TASK TO CARRY OUT:
Your reply should hold every entry below exactly as written and none of the pictures.

THE RECORDS:
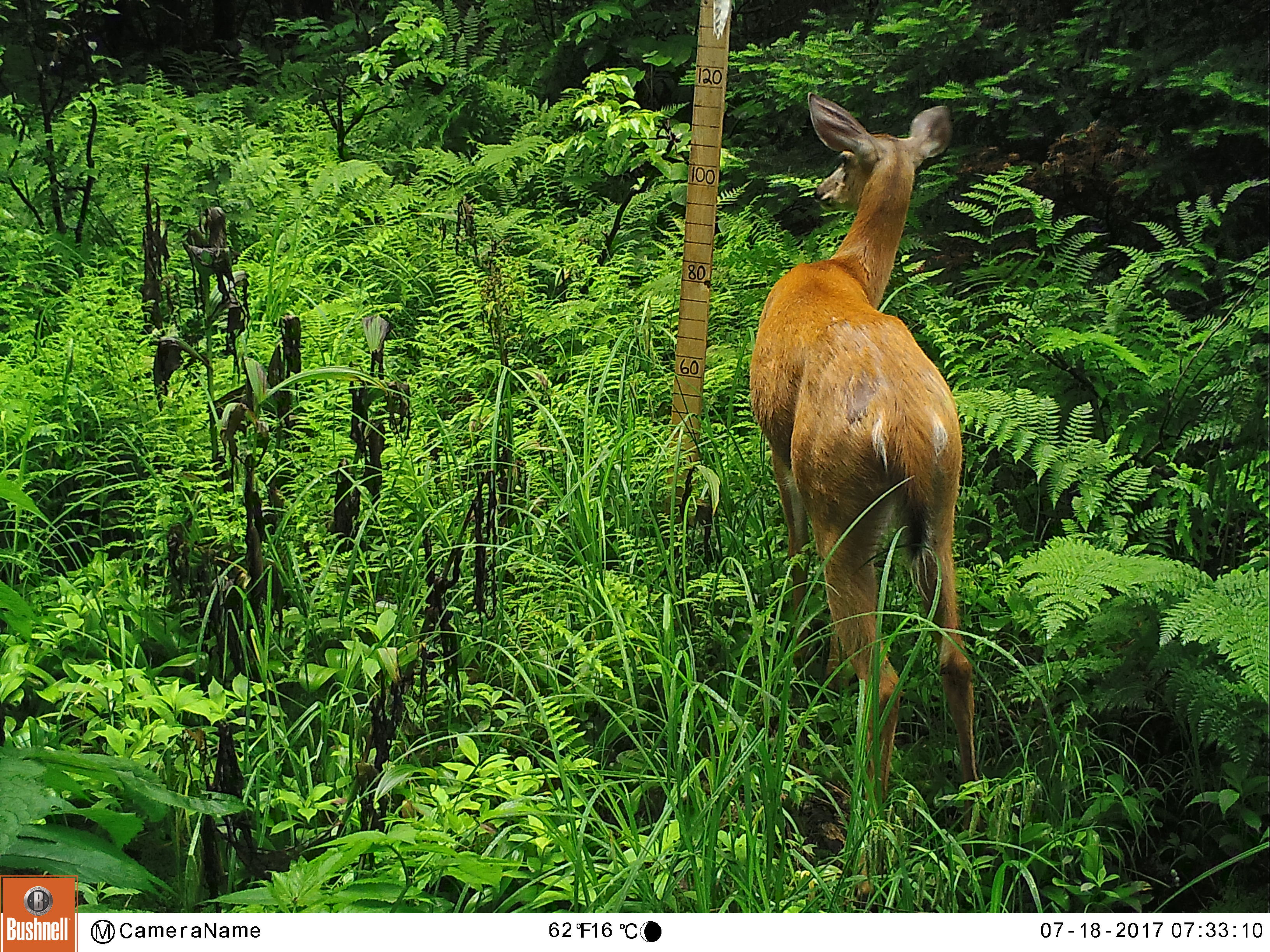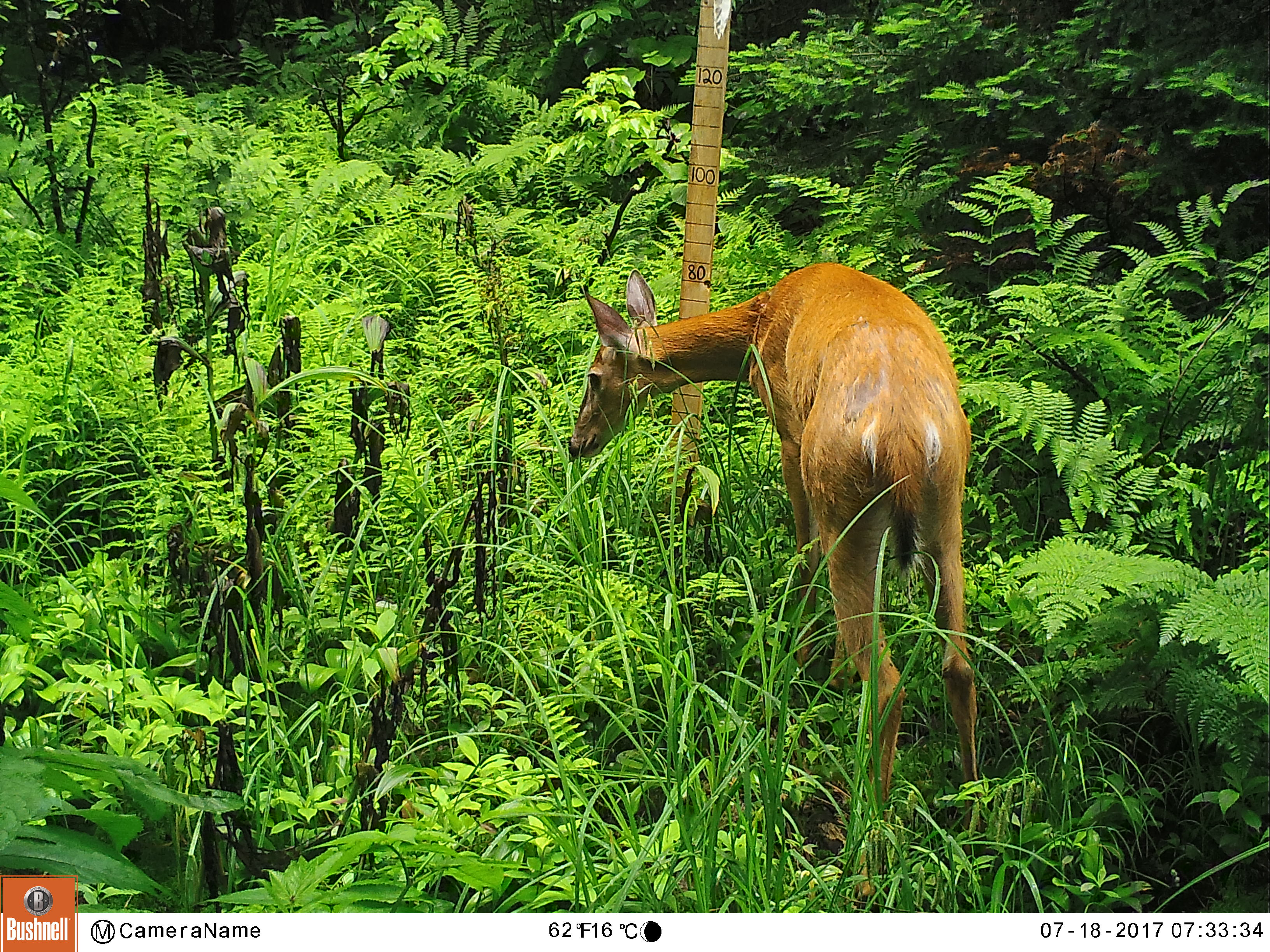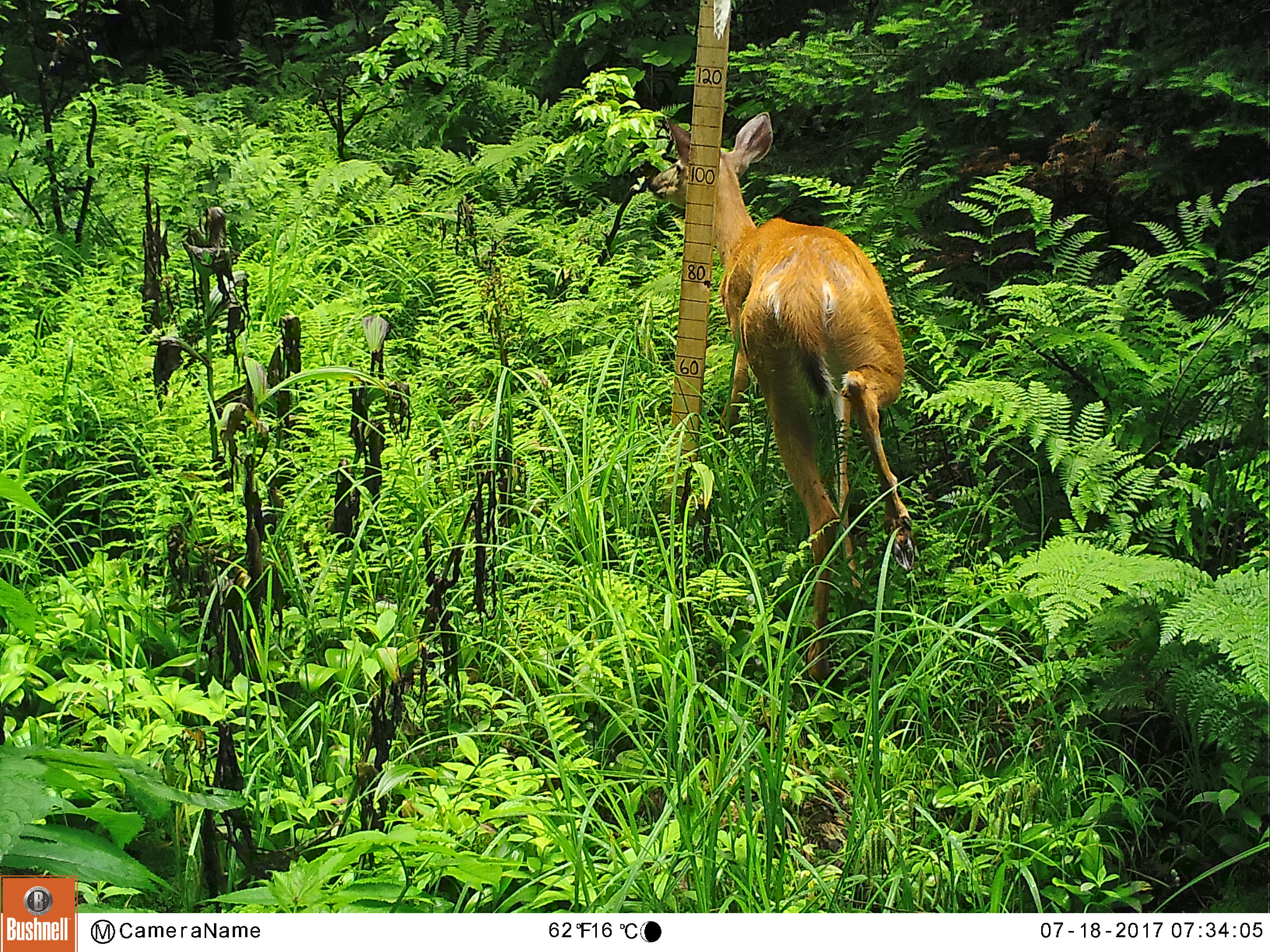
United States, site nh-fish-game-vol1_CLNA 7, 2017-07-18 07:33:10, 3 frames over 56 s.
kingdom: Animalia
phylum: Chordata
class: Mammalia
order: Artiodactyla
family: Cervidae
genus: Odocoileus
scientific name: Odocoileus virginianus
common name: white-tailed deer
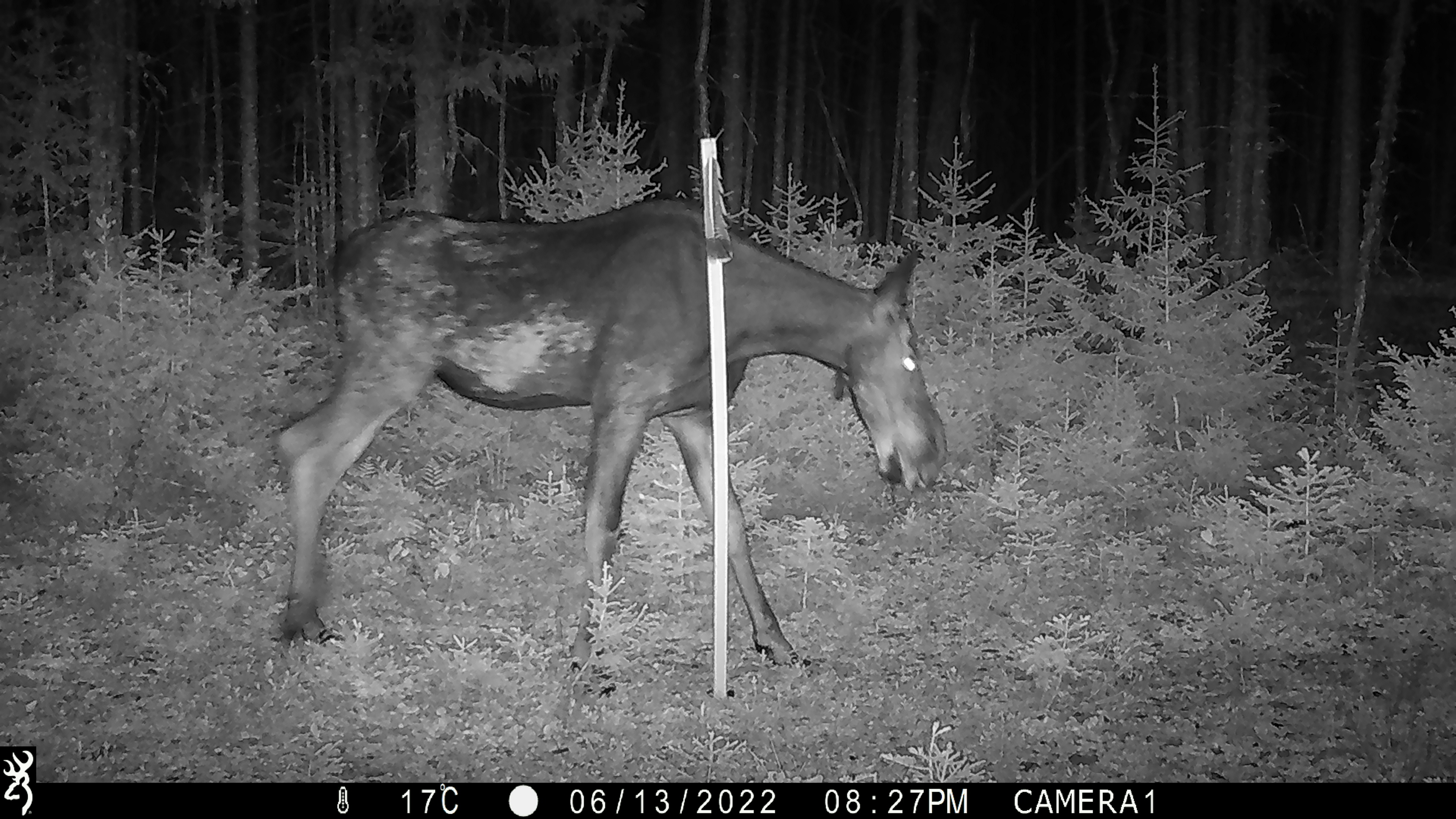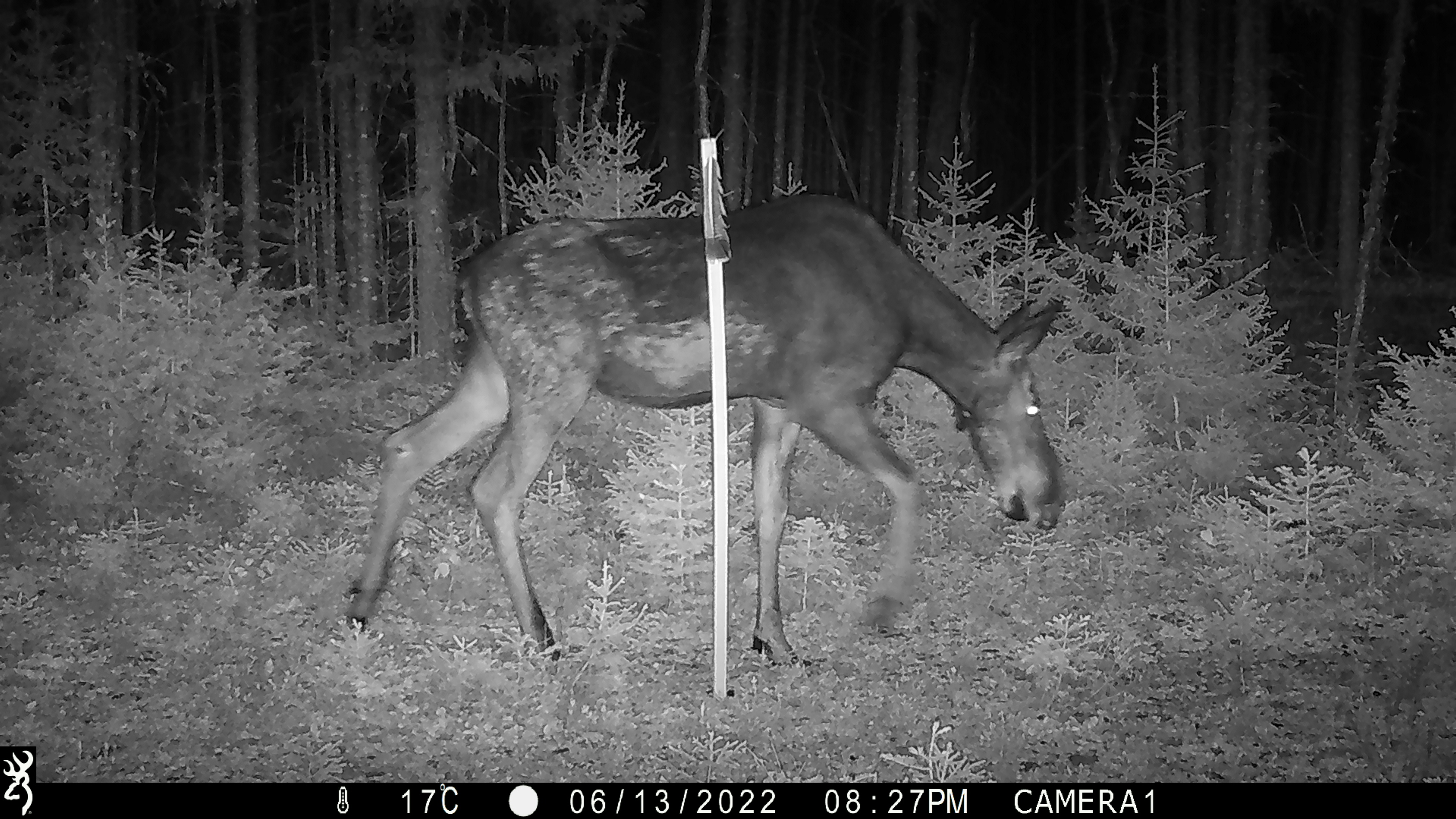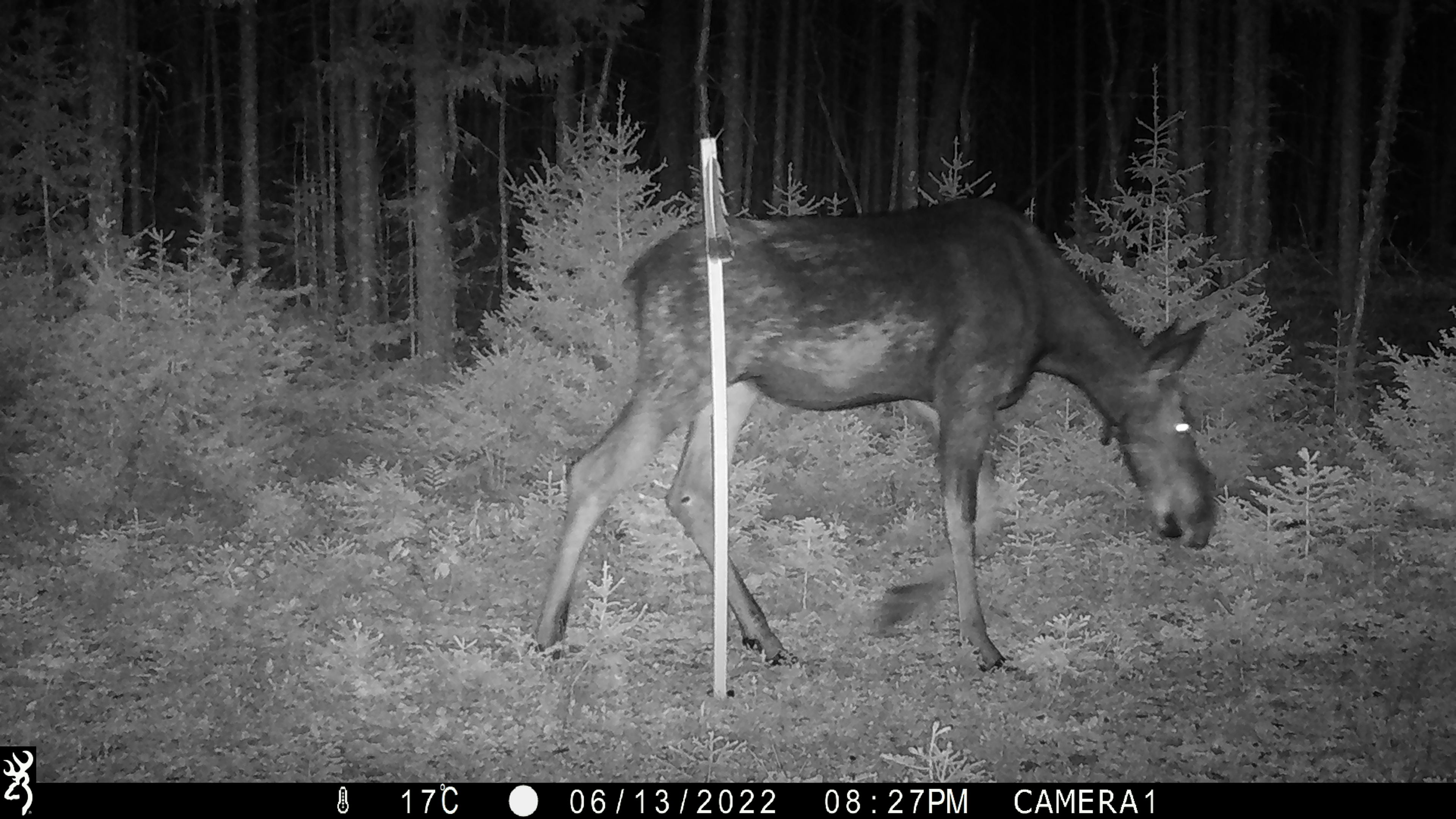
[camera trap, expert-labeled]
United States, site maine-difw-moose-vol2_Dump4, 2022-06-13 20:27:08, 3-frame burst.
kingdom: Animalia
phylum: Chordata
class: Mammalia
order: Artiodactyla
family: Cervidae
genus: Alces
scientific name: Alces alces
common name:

RESPONSE TO THE TASK:
United States, site nh-fish-game-vol1_CLNA 7, 2017-07-18 07:33:10, 3 frames over 56 s.
kingdom: Animalia
phylum: Chordata
class: Mammalia
order: Artiodactyla
family: Cervidae
genus: Odocoileus
scientific name: Odocoileus virginianus
common name: white-tailed deer
[camera trap, expert-labeled]
United States, site maine-difw-moose-vol2_Dump4, 2022-06-13 20:27:08, 3-frame burst.
kingdom: Animalia
phylum: Chordata
class: Mammalia
order: Artiodactyla
family: Cervidae
genus: Alces
scientific name: Alces alces
common name:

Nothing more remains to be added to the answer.